::: DATA FOR PROCESSING

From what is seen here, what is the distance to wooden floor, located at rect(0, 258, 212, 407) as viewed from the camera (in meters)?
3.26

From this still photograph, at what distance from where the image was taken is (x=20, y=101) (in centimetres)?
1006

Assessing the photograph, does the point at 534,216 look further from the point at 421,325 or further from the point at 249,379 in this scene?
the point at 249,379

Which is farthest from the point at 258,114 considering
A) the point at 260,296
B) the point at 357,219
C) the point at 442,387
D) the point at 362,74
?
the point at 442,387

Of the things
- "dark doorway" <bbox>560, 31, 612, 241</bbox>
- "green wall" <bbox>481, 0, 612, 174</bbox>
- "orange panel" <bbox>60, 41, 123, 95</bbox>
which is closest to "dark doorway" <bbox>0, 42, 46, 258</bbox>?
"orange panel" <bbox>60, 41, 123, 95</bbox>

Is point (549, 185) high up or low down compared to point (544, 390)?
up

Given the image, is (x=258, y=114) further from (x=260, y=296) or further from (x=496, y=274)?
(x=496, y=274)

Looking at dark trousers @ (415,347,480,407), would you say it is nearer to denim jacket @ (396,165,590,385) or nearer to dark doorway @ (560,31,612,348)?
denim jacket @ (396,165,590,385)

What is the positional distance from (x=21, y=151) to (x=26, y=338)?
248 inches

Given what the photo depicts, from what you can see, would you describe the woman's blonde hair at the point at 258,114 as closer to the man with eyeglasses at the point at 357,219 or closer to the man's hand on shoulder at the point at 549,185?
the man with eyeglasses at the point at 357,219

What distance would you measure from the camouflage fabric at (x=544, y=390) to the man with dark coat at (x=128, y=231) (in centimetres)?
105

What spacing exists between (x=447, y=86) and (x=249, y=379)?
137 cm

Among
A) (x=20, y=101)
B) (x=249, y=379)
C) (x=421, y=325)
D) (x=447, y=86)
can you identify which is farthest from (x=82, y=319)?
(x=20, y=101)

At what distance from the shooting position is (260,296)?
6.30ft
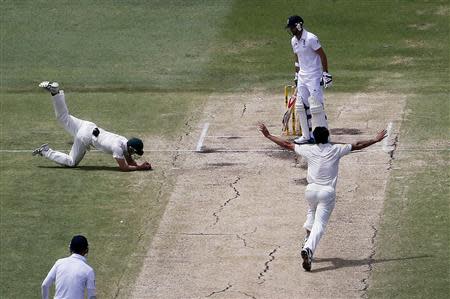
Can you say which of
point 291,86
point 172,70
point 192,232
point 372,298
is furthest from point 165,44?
point 372,298

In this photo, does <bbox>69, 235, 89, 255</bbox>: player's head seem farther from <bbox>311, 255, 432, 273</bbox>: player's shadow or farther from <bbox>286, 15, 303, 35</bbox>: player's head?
<bbox>286, 15, 303, 35</bbox>: player's head

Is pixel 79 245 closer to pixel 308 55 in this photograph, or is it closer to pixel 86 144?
pixel 86 144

::::::

EXERCISE AIM: Retype the part of the records that starts with the line containing "In this photo, does" and runs through the end of the records.

SOLUTION TO THE PROBLEM:
In this photo, does <bbox>69, 235, 89, 255</bbox>: player's head seem farther from <bbox>311, 255, 432, 273</bbox>: player's shadow or farther from <bbox>286, 15, 303, 35</bbox>: player's head?
<bbox>286, 15, 303, 35</bbox>: player's head

Is pixel 79 245 closer to pixel 308 55 in this photograph, or is it closer to pixel 86 144?
pixel 86 144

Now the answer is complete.